Com os avanços no Ensino básico, o governo mineiro decidiu atacar também o Ensino médio, 3º colocado entre os Estados no Ideb de 2011. Lançou em 2012 o programa Reinventando o Ensino médio. Ele torna o currículo Escolar mais flexível e mais atraente aos Alunos. Para tentar conter a evasão no ciclo médio, o governo mineiro lançou outro programa, batizado Poupança Jovem. Ele oferece um estímulo financeiro para os Alunos permanecerem na Escola. Por meio desse programa, inicialmente restrito a nove cidades que lideram a lista de evasão no Estado, cada Aluno recebe R$ 1.000 por ano de curso, numa caderneta de poupança aberta em seu nome. Somando os três anos de Ensino médio, cada Aluno pode ganhar um total de R$ 3 mil. O dinheiro só pode ser sacado após a conclusão do curso. Em 2013, o governo mineiro pagou R$ 33 milhões aos 11 mil Alunos que concluíram o ciclo.

Além do PIP, o salto de Minas deve-se, segundo a secretária Ana Lúcia, à ampla capacitação de Professores e gestores da Educação. Ela diz que, todos os anos, o governo promove um congresso de boas práticas educacionais, que inclui um programa de imersão num hotel fazenda. Também é comum fazer encontros regionais com inspetores, superintendentes de Ensino, diretores e Professores. Em 2012, o governo estadual inaugurou um centro de formação e desenvolvimento de Educadores, o Magistra, chamado de "Escola da Escola". Instalado na Gameleira, em BH, onde ficava a sede da Secretaria de Educação, o Magistra deverá ter um centro de hospedagem para 400 pessoas, além de um auditório multimídia e uma cafeteria. "É um sistema de retroalimentação permanente", afirma Ana Lúcia.

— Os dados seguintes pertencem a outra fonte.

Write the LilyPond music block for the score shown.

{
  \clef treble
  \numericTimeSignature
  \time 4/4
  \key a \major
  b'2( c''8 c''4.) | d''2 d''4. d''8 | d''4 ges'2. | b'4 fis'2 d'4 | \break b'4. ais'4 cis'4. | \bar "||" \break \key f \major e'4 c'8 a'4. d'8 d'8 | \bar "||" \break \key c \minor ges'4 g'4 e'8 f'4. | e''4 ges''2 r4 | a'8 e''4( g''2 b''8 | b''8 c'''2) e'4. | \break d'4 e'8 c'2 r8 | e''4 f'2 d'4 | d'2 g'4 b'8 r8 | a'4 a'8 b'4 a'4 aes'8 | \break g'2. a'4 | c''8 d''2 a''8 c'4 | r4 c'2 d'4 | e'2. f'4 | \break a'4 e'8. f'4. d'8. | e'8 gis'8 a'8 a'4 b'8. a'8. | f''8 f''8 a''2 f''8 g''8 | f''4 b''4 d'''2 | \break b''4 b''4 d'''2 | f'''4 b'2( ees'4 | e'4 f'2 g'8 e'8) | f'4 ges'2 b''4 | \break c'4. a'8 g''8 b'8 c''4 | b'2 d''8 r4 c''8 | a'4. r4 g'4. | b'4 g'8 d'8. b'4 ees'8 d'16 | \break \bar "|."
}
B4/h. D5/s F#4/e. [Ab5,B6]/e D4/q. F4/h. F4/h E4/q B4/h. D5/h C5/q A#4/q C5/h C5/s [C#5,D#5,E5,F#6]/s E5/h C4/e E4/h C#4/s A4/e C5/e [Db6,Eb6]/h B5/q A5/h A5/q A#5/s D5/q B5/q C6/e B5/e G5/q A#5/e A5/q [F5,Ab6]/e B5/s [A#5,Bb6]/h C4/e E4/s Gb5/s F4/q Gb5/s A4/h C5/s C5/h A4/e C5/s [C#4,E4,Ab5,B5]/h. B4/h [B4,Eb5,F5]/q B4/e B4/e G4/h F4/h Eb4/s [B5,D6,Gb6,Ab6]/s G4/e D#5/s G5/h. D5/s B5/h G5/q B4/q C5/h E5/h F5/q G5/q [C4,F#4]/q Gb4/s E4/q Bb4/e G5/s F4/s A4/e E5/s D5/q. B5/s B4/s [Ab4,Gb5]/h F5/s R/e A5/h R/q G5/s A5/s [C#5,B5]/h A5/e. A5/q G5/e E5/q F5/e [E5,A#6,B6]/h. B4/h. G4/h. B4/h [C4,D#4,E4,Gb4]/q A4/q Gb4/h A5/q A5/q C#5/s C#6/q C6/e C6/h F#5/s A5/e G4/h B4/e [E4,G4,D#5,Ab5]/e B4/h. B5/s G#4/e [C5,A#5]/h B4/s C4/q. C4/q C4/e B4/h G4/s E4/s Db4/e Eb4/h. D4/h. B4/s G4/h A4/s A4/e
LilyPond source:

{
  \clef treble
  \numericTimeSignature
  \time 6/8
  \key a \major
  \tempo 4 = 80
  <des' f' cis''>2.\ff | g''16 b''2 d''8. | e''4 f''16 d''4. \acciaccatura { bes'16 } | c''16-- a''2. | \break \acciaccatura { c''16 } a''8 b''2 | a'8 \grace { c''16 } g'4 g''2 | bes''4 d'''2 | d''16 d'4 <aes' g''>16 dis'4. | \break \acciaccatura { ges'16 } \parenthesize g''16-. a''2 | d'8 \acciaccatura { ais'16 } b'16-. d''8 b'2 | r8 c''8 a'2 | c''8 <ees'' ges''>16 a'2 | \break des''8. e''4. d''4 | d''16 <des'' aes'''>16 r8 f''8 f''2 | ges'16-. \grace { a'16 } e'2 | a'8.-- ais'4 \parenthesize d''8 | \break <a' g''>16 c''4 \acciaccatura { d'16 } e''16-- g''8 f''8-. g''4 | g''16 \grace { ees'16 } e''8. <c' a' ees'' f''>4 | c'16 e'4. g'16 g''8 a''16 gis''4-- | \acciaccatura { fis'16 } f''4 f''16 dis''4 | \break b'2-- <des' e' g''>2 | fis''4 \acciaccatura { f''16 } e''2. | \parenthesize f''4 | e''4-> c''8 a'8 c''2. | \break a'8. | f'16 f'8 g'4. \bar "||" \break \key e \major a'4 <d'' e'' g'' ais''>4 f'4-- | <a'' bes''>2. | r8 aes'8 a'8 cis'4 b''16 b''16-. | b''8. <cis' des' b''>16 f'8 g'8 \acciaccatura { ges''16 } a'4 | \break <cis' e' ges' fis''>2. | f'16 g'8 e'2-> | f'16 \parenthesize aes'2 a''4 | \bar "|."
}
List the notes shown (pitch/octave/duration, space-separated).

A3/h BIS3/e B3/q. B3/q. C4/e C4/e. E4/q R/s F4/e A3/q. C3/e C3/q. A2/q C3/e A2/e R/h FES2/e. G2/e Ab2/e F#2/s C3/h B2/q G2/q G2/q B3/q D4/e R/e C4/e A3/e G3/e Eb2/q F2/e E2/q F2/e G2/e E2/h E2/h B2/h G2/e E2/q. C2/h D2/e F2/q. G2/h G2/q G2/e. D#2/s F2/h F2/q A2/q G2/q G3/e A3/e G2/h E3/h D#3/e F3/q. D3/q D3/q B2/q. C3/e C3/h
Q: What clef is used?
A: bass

A política educacional está ancorada num plano de longo prazo, na definição de metas anuais e na busca por resultados. Dependendo do cumprimento das metas em cada Escola, os Professores e diretores podem ganhar até um salário a mais por ano. Os Professores são avaliados pelas diretoras das Escolas, com base no desempenho dos Alunos e em metas individuais de desenvolvimento profissional. Essas avaliações, validadas pelos superintendentes de Ensino, determinam, hoje, as promoções e a progressão na carreira.

Em 2011, ao propor a incorporação ao salário-base de benefícios concedidos no passado aos Professores, para facilitar a gestão da folha e implementar a meritocracia e o sistema de gestão por resultados, o governo mineiro desagradou a parte da categoria. Uma greve durou 112 dias. Apesar das críticas, a mudança acabou aprovada e adotada em todo o Estado. Outro revés aconteceu em março deste ano. Ao julgar uma ação movida pelo Ministério Público de Minas Gerais, o Supremo Tribunal Federal (STF) julgou inconstitucional uma lei estadual de 2007, aprovada na gestão de Aécio Neves, que efetivou sem concurso público cerca de 98 mil servidores, quase todos vinculados à Secretaria de Educação - entre eles, 50 mil servidores da área de magistério, cerca de 30% do total de Professores do Estada "O Supremo Tribunal Federal toma decisões soberanas. Não cabe discuti-las, mas apenas cumpri-las", diz a secretária Ana Lúcia. "Trabalhamos para que isso não afete o funcionamento regular do sistema estadual de Ensino." Dada a filosofia correta e os bons resultados obtidos, seria realmente uma pena.